● WORK INSTRUCTION
Below are the records; give again exactly the lines that run from the one with "common name: domestic cattle" through the last line.

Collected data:
==========

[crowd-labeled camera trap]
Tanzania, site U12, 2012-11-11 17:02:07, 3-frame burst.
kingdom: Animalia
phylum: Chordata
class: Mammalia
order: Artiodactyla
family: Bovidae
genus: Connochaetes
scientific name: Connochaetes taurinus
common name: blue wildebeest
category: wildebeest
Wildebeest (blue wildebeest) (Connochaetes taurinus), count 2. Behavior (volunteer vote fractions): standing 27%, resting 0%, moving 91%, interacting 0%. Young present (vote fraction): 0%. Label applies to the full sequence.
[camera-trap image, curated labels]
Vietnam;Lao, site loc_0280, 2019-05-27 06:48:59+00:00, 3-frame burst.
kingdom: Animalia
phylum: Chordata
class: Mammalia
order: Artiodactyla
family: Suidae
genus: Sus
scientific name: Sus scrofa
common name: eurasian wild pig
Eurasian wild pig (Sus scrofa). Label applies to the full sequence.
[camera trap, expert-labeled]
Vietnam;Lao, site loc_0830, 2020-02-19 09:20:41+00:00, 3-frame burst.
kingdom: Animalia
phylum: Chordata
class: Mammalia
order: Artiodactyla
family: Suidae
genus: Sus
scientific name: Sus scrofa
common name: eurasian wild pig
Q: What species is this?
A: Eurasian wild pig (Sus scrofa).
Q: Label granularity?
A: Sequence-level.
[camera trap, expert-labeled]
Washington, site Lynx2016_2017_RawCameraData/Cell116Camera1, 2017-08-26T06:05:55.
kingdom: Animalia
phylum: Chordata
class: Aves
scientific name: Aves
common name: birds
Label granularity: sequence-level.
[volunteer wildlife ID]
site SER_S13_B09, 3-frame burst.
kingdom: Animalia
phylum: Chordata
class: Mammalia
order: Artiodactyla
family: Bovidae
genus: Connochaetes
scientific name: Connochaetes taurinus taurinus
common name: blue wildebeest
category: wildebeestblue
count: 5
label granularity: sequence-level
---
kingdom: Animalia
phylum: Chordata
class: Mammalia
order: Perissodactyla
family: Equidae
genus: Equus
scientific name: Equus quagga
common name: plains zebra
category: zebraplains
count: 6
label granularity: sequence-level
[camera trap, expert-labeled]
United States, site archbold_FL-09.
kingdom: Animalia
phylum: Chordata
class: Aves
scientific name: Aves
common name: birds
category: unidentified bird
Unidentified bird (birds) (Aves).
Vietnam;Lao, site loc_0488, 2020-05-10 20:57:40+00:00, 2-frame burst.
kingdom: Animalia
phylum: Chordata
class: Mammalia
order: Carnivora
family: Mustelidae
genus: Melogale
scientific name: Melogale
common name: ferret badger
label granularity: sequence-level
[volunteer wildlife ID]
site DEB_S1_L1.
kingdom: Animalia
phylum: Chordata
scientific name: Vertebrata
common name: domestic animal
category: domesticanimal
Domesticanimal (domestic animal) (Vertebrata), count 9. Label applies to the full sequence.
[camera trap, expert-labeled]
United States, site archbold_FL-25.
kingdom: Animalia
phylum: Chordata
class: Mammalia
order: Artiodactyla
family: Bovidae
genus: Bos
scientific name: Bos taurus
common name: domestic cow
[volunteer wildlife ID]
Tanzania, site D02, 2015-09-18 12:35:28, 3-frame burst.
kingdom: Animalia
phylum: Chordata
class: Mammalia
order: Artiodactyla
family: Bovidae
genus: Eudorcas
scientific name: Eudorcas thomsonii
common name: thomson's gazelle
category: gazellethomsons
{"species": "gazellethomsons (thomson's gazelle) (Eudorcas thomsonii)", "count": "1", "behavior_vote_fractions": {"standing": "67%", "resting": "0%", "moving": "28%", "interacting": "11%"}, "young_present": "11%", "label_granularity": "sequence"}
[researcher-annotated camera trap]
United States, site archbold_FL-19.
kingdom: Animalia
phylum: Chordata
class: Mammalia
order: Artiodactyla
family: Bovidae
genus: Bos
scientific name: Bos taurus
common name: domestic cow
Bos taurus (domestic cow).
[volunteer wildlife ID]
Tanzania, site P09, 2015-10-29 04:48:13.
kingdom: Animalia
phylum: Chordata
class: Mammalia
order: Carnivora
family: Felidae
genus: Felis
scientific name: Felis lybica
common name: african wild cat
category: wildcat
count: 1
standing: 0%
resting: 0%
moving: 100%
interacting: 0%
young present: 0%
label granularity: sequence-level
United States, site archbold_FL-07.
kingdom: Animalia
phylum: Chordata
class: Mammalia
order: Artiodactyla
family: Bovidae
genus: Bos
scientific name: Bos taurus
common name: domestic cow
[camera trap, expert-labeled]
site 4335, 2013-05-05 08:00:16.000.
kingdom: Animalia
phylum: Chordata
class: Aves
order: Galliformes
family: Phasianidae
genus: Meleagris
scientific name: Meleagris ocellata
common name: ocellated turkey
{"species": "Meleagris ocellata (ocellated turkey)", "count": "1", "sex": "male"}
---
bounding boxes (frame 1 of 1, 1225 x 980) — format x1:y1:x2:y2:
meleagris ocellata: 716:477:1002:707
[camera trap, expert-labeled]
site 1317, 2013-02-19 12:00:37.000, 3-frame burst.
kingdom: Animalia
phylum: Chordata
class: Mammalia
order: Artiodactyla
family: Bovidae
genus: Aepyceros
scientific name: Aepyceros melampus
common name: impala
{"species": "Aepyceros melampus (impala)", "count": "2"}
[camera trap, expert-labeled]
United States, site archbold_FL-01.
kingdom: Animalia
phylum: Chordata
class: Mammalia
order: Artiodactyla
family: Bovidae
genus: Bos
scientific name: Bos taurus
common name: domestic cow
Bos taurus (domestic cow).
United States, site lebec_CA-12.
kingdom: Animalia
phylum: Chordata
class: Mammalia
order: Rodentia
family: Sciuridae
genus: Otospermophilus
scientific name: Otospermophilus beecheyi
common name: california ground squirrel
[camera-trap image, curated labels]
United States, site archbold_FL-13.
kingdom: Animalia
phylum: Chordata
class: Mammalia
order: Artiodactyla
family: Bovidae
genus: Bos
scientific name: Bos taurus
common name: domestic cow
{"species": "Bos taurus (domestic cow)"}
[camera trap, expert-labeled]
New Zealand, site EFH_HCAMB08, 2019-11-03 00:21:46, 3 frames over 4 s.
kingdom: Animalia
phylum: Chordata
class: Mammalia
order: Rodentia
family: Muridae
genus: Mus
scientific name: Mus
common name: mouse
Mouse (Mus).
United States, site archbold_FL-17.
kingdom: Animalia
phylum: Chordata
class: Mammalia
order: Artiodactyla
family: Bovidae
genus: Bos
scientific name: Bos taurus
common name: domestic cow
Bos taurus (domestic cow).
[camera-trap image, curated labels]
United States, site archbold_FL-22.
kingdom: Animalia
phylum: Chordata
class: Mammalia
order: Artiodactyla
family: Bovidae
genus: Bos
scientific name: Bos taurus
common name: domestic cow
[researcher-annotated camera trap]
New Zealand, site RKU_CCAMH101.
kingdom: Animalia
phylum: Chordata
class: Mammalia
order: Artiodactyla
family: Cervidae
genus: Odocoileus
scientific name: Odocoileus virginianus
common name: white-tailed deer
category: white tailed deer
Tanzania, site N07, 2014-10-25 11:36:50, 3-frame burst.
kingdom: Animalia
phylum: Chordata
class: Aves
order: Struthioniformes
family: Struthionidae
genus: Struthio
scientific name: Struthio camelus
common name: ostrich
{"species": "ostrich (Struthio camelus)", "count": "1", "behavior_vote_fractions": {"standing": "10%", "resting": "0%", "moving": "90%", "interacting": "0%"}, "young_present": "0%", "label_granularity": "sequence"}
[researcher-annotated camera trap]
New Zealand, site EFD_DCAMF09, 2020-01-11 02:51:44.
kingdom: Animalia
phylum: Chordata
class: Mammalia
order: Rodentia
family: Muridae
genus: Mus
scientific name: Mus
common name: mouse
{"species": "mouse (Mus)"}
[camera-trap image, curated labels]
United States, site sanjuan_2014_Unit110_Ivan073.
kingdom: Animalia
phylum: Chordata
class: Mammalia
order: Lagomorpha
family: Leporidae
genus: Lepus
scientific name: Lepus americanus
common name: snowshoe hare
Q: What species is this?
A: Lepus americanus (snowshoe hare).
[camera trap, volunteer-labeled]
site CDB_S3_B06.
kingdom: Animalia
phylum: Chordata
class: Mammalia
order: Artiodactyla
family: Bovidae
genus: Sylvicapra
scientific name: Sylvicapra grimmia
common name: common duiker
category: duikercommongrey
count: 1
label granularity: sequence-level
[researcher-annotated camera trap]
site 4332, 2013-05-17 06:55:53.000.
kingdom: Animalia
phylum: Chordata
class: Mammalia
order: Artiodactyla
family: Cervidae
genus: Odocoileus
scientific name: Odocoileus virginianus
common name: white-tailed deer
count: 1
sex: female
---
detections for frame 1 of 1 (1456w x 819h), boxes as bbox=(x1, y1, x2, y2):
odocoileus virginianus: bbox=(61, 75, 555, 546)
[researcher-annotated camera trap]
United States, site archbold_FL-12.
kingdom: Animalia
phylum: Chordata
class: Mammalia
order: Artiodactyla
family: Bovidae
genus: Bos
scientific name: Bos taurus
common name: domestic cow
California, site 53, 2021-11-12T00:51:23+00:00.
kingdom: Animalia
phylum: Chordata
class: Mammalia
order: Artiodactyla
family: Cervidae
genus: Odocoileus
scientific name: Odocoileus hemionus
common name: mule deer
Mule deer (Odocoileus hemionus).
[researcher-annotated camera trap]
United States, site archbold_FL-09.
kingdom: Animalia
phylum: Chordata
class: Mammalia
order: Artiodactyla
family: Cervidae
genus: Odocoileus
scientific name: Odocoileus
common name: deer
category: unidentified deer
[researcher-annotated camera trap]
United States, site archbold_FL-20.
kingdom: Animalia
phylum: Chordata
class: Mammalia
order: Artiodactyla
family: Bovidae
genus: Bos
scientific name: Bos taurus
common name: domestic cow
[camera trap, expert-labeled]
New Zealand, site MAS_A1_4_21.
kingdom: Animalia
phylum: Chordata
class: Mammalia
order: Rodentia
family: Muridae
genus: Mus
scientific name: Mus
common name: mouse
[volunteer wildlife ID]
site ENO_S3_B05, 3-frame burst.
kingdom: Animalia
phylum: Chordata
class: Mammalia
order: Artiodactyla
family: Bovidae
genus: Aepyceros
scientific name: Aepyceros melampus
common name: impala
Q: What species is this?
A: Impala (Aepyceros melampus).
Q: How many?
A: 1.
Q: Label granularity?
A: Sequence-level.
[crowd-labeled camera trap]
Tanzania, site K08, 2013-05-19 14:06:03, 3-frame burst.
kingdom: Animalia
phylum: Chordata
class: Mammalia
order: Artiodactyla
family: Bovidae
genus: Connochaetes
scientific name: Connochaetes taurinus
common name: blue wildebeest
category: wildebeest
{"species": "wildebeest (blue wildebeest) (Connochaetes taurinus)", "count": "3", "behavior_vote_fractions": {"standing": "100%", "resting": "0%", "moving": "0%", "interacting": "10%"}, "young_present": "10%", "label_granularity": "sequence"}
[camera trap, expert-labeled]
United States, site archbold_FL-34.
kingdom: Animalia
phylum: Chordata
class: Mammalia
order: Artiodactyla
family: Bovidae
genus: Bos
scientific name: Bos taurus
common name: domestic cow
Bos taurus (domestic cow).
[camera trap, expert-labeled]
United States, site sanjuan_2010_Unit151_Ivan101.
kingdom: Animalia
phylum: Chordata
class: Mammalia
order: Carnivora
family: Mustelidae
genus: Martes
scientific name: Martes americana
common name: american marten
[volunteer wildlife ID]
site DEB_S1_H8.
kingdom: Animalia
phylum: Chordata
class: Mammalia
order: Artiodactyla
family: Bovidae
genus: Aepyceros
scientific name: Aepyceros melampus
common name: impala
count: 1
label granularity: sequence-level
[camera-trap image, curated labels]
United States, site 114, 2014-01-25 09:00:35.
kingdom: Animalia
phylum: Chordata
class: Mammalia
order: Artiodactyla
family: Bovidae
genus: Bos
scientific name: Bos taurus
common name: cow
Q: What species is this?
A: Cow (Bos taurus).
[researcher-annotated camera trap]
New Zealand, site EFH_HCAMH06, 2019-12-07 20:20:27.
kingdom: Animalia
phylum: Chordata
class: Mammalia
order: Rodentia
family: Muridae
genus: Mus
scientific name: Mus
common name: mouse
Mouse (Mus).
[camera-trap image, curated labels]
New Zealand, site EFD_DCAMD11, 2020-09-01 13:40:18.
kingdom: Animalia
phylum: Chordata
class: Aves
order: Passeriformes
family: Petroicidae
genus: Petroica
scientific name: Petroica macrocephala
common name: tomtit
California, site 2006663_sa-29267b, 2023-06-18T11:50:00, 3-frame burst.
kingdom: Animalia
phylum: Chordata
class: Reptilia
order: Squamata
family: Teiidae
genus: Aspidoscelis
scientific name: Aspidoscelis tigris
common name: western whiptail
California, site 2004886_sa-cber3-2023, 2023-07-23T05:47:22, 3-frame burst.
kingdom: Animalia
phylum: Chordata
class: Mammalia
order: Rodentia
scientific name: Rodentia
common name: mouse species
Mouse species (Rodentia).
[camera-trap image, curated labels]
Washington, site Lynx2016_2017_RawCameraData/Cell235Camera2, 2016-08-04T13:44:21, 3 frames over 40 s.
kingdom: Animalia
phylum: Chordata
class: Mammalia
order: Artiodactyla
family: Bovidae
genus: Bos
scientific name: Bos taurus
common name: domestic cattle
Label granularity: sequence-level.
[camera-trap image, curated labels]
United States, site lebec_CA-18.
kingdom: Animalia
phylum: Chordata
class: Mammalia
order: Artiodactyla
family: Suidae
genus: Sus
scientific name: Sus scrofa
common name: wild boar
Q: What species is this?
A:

==========

● REPLY
common name: domestic cattle
Label granularity: sequence-level.
[camera-trap image, curated labels]
United States, site lebec_CA-18.
kingdom: Animalia
phylum: Chordata
class: Mammalia
order: Artiodactyla
family: Suidae
genus: Sus
scientific name: Sus scrofa
common name: wild boar
Q: What species is this?
A:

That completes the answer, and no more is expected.